Dengan adanya anti oksidan dalam lemak seperti vitamin E (tokoferol), maka kecapatan proses oksidasi lemak akan berkurang. Sebaliknya dengan adanya prooksidan seperti logam-logam berat (tembaga, besi, kobalt, dan mangan) serta logam porfirin seperti pada mioglobin, klorofil, dan enzim lipoksidase maka lemak akan dipercepat. Kecepatan oksidasi berbanding lurus dengan tingkat ketidak jenuhan asam lemak. Asam linoleat dengan 3 ikatan rangkap akan lebih mudah teroksidasi daripada asam lemak linoleat dengan 2 ikatan rangkapnya dan oleat dengan 1 ikatan rangkapnya. Pada minyak kedelai kurang baik dijadikan minyak goreng, karena banyak mengandung linoleat. Sedangkan minyak jagung baik digunakan sebagai minyak goreng, karena linoleatnya rendah. Untuk mengatasi masalah pada minyak kedelai, maka dilakukan proses hidrgenasi sebagian untuk menurunkan kadar asam linoleatnya.

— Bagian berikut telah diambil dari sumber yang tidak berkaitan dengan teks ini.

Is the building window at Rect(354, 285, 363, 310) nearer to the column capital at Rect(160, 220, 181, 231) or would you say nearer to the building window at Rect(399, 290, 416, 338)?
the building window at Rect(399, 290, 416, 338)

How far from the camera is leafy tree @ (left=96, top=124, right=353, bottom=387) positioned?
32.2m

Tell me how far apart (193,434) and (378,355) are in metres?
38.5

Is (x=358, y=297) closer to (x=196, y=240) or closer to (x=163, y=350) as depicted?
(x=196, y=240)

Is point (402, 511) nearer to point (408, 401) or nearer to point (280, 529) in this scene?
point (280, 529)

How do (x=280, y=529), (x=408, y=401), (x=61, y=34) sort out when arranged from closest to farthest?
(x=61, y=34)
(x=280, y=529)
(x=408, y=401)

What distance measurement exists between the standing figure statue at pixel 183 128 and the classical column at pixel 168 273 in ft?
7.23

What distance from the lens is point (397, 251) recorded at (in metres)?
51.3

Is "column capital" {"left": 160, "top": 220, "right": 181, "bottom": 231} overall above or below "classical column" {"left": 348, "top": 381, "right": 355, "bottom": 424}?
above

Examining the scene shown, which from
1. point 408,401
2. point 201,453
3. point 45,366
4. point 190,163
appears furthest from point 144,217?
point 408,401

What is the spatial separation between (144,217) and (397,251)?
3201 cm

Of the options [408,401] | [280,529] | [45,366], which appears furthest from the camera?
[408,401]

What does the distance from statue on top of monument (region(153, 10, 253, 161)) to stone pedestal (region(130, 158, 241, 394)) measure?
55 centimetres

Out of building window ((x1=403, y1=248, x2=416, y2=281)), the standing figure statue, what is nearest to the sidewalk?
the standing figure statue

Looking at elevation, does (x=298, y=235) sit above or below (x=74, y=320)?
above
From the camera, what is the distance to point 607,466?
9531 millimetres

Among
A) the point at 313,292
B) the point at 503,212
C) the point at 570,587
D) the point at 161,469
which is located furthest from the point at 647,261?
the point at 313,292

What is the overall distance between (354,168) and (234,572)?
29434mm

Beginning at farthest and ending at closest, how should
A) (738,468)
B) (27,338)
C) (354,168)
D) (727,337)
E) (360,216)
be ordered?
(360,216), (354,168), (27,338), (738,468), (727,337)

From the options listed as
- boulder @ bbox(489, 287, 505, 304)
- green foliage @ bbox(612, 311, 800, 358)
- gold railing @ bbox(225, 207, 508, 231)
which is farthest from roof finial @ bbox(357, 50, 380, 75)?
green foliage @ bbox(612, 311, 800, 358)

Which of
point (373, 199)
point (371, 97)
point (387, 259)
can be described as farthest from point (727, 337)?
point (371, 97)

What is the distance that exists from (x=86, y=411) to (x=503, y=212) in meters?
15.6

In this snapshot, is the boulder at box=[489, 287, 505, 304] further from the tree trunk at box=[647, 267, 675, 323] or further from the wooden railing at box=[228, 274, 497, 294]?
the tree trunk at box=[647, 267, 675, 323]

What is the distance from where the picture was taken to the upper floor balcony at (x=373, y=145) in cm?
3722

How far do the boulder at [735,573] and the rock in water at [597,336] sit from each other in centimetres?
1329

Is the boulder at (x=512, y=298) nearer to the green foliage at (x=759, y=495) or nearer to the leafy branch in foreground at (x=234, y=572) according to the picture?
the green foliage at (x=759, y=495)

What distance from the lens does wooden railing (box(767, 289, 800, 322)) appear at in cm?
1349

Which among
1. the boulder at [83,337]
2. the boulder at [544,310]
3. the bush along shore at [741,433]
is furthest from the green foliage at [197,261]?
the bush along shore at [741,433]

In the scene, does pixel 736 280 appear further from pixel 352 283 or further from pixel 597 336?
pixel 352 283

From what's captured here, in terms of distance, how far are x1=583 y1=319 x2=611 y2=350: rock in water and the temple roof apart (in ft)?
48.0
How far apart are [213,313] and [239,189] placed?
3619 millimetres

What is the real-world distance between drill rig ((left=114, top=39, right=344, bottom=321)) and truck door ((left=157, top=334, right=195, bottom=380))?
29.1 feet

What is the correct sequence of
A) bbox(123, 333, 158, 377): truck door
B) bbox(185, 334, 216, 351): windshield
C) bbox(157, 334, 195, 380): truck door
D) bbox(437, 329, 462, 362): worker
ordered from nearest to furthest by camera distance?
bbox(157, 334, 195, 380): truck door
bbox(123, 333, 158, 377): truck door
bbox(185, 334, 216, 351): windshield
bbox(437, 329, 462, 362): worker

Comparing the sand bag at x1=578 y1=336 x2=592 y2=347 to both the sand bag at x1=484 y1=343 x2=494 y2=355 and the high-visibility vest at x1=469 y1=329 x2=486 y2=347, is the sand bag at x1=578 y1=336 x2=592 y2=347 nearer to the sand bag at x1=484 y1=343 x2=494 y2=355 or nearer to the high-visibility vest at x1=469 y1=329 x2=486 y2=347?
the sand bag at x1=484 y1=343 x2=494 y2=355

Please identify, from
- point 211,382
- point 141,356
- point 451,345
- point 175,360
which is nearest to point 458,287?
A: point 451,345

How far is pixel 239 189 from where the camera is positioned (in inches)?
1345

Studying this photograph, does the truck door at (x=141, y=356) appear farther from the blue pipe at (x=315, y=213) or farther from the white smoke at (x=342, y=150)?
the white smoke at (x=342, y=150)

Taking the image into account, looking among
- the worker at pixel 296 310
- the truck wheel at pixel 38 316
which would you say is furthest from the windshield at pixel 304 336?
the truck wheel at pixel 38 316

Proses pemanasan dapat menurunkan kadar lemak bahan pangan. Demikian juga dengan asam lemaknya, baik esensial maupun non esensial. Kandungan lemak daging sapi yang tidak dipanaskan (dimasak) rata-rata mencapai 17,2 %, sedangkan jika dimasak dengan suhu 60 oC, kadar lemaknya akan turun menjadi 11,2-13,2%.

Sumber:
Kuliah Percobaan Makanan oleh Bu Sri Ana M.